Comissão Europeia quer IA com regras. Rascunho está em discussão

Bruxelas está interessada em criar aquele que promete ser o primeiro enquadramento legal para regular a inteligência artificial. Apresentado em abril de 2021, a proposta de regras determina uma abordagem baseada em patamares de risco para enquadrar os modelos de IA.

Dividindo os usos desta tecnologia em quatro patamares de risco – inaceitável, de alvo risco, risco limitado e risco mínimo – a Comissão Europeia propõe um conjunto de regras para enquadrar cada um destes patamares. Por exemplo, os usos de inteligência artificial para elaborar classificações sociais para os governos é considerado como um risco inaceitável sendo, por isso, banido devido ao risco que representa. No patamar de risco elevado, Bruxelas propõe que este tipo de sistemas de IA sejam sujeitos a obrigações rígidas antes de chegarem ao mercado.

Em abril deste ano, os membros do Parlamento Europeu encarregues do relatório ligado a esta proposta, o italiano Brando Benifei e o romeno Dragos Tudorache partilharam o primeiro rascunho do relatório, recebendo um total de 3 mil sugestões de emendas.

O ponto de situação mais recente sobre esta proposta de regras para a IA data de junho deste ano, quando os ministros dos Estados-membros tomaram conhecimento do progresso dos trabalhos feitos durante a presidência francesa do Conselho da União Europeia. Com a passagem de testemunho para a República Checa, os trabalhos ligados a esta proposta transitaram para esta presidência.
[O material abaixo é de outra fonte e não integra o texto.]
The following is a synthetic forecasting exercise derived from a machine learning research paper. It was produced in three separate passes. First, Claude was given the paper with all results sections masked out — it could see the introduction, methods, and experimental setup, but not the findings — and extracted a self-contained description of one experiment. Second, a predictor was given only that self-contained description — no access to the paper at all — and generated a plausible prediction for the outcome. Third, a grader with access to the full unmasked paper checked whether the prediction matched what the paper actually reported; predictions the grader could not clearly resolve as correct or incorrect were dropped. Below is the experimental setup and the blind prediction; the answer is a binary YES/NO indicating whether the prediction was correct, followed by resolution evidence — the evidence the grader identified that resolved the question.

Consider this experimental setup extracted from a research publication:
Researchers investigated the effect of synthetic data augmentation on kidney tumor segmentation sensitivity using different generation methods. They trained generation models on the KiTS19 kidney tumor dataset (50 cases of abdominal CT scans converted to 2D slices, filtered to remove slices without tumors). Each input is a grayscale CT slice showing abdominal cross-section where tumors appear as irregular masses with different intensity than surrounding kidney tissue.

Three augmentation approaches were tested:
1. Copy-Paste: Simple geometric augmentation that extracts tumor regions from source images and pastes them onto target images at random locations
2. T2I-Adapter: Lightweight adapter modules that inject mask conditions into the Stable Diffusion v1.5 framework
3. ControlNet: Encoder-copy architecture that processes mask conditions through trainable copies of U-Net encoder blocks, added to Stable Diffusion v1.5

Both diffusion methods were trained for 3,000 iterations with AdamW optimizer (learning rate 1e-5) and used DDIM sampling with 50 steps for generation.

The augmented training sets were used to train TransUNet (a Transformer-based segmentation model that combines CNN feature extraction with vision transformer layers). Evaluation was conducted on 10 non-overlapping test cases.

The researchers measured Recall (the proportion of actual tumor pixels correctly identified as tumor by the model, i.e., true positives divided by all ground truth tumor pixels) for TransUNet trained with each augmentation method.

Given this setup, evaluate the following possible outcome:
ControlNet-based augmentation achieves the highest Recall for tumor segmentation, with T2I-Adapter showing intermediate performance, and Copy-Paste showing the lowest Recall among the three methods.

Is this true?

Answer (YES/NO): YES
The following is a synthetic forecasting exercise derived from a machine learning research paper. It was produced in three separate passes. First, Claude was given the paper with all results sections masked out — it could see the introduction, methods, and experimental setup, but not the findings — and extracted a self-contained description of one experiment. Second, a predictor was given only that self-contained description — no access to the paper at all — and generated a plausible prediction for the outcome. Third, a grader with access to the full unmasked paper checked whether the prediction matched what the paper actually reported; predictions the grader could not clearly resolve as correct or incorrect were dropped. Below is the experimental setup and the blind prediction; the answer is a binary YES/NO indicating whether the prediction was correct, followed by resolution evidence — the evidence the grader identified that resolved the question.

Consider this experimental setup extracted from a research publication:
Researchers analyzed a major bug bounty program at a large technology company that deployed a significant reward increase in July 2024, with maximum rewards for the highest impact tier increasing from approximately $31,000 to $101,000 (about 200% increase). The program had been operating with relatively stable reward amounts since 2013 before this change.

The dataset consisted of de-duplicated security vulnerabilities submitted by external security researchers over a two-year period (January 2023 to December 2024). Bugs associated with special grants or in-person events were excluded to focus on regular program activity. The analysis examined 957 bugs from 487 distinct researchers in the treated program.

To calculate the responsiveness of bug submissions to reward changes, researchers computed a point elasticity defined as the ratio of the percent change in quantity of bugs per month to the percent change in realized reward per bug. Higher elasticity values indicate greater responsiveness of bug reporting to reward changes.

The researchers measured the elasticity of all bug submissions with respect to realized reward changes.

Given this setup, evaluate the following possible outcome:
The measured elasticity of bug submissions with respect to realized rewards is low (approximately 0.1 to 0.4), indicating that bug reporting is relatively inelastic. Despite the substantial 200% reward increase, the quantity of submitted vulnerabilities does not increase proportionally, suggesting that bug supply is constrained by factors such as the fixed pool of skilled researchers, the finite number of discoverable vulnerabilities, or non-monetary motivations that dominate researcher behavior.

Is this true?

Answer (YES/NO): YES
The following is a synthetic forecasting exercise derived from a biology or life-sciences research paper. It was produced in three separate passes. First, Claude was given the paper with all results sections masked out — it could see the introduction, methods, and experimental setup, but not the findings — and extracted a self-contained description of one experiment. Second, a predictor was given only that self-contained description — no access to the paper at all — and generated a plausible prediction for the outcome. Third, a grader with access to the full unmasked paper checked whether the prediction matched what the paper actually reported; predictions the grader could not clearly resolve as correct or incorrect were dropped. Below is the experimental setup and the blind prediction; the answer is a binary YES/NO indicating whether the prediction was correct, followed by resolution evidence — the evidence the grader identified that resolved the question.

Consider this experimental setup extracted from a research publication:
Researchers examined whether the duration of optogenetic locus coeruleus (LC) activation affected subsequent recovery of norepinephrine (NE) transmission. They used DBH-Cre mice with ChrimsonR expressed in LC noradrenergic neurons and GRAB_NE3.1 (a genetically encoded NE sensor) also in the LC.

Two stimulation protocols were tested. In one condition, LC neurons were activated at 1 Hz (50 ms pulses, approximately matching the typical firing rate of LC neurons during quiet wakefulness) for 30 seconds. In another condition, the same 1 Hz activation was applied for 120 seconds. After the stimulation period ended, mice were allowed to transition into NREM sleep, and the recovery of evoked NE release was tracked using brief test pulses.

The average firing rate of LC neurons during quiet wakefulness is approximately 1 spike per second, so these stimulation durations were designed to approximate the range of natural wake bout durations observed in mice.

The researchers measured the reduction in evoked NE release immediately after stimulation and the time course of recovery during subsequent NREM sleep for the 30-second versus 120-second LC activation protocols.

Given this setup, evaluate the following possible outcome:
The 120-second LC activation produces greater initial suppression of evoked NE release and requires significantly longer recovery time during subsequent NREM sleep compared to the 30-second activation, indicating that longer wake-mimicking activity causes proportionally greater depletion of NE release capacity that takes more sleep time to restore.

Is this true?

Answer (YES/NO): YES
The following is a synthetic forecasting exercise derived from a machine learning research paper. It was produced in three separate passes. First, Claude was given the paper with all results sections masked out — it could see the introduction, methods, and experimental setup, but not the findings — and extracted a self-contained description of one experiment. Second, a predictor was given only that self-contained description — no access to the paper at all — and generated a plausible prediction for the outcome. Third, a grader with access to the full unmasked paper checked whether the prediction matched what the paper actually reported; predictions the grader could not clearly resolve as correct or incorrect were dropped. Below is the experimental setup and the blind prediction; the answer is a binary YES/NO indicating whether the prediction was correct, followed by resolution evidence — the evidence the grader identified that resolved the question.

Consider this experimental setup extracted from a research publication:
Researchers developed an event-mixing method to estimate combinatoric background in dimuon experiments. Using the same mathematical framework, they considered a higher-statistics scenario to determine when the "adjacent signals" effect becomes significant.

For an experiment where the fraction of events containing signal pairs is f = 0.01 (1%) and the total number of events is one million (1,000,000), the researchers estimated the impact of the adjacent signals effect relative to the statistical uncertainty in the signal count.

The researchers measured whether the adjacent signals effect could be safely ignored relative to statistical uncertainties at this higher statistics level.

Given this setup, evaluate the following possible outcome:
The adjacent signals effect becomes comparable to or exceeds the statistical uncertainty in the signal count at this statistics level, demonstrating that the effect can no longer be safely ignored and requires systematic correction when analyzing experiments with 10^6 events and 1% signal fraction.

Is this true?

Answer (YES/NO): YES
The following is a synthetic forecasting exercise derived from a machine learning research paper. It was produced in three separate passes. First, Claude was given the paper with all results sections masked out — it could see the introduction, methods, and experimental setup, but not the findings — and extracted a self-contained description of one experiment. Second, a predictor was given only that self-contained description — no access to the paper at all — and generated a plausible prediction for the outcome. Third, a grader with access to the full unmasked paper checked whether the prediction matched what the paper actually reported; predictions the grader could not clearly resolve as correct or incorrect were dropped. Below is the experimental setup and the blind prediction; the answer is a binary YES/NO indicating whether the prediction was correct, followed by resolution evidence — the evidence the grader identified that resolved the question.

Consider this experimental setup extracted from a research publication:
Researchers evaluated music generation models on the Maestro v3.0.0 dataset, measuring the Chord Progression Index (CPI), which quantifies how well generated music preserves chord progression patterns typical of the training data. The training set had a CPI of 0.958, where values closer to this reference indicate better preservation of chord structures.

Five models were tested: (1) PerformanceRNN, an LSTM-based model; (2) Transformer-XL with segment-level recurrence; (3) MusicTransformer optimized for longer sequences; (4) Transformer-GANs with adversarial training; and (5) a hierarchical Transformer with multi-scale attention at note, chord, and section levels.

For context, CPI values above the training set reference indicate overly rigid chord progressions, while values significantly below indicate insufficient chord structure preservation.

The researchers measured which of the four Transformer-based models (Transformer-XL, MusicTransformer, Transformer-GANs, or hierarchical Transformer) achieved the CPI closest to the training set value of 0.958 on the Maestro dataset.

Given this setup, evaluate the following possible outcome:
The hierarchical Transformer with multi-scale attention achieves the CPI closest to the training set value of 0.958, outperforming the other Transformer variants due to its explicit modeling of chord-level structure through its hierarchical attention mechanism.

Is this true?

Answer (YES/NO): NO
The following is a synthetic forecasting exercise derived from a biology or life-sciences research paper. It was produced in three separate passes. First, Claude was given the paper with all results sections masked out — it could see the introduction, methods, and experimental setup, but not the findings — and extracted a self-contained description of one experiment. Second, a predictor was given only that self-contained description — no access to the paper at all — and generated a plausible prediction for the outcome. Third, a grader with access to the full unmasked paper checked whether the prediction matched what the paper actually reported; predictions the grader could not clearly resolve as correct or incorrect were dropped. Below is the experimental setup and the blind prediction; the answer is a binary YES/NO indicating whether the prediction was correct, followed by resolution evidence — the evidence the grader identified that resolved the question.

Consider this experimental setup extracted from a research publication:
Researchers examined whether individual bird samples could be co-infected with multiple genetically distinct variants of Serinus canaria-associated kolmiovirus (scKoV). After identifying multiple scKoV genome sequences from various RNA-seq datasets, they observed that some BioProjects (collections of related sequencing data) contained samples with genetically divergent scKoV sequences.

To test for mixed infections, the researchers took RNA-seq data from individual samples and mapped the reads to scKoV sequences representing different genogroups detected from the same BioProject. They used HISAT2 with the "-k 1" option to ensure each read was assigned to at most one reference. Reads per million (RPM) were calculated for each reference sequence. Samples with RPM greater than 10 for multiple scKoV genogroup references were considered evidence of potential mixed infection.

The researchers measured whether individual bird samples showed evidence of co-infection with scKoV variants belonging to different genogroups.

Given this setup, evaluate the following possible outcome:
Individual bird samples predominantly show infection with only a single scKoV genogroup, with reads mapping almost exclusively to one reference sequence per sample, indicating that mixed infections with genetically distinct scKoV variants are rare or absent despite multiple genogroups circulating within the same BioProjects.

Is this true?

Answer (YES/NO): NO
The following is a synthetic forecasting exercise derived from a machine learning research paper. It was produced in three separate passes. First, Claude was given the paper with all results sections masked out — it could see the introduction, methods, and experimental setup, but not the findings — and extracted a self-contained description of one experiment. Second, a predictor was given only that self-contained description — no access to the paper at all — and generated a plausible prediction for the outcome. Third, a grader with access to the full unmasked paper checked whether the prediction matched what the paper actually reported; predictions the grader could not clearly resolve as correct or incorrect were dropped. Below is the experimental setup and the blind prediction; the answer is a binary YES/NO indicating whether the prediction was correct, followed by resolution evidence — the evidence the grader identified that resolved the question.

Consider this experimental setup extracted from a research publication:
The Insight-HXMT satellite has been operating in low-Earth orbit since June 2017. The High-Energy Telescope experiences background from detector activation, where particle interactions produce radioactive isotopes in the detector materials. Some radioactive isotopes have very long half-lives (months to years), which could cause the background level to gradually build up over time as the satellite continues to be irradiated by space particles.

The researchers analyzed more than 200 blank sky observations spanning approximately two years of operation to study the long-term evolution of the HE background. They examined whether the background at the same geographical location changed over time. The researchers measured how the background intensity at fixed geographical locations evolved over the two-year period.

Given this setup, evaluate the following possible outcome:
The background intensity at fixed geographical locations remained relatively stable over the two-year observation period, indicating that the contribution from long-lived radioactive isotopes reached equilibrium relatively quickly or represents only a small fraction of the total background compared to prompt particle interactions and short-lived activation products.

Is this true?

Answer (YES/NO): NO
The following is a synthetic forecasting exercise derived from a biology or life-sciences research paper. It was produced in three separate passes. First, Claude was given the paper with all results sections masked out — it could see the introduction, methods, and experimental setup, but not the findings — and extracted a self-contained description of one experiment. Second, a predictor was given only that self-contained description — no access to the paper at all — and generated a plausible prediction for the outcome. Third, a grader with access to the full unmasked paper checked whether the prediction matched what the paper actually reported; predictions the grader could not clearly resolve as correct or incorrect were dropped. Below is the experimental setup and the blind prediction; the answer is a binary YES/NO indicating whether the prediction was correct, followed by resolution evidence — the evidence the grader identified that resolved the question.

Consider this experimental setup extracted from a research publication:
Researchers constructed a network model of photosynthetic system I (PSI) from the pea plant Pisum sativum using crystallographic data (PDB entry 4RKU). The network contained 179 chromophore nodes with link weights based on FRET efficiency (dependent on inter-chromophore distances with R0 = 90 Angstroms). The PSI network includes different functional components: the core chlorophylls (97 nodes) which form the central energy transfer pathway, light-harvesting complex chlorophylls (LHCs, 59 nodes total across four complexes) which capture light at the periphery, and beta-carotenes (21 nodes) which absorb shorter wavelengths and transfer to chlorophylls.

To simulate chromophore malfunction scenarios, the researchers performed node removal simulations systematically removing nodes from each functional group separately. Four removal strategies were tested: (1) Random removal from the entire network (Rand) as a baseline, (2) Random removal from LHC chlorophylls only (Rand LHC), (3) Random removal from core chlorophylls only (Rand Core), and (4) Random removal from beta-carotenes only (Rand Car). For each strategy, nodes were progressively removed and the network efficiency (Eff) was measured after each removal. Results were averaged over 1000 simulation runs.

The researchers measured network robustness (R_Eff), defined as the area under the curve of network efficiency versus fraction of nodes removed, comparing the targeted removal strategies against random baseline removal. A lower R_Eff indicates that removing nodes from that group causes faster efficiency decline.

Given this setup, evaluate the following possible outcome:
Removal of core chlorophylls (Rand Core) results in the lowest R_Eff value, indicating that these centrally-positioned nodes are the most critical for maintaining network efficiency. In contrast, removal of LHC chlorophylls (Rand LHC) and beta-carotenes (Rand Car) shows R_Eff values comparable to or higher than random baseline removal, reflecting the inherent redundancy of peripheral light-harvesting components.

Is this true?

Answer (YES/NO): YES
Neste momento, o documento continua em discussão por parte dos co-legisladores, o Parlamento Europeu e o Conselho dos Estados-membros da União Europeia. É expectável que a votação aconteça em outubro deste ano.

Sobre este tema da proposta de regras de Bruxelas, Pedro Bizarro, da Feedzai, e Paulo Dimas, da Unbabel, veem o tema com bons olhos. “Não me choca que haja um bocadinho de legislação a proteger o cliente final. Faz-me sentido que isso exista. A parte difícil é que muitos destes temas são complicados de exprimir de uma forma legal – mesmo a definição de machine learning ou de IA é tão lata [na proposta] que quase qualquer cálculo calha naquilo que se está a definir”, diz Pedro Bizarro. Ainda assim, o co-fundador da Feedzai mostra-se “otimista de que até poderá vir a ser positivo para a Europa”. “Pode ser um fator que coloque a Europa como centro de produção de IA responsável, consciente, que beneficie as pessoas e que consiga fazer isso sem ter um impacto negativo no mercado.”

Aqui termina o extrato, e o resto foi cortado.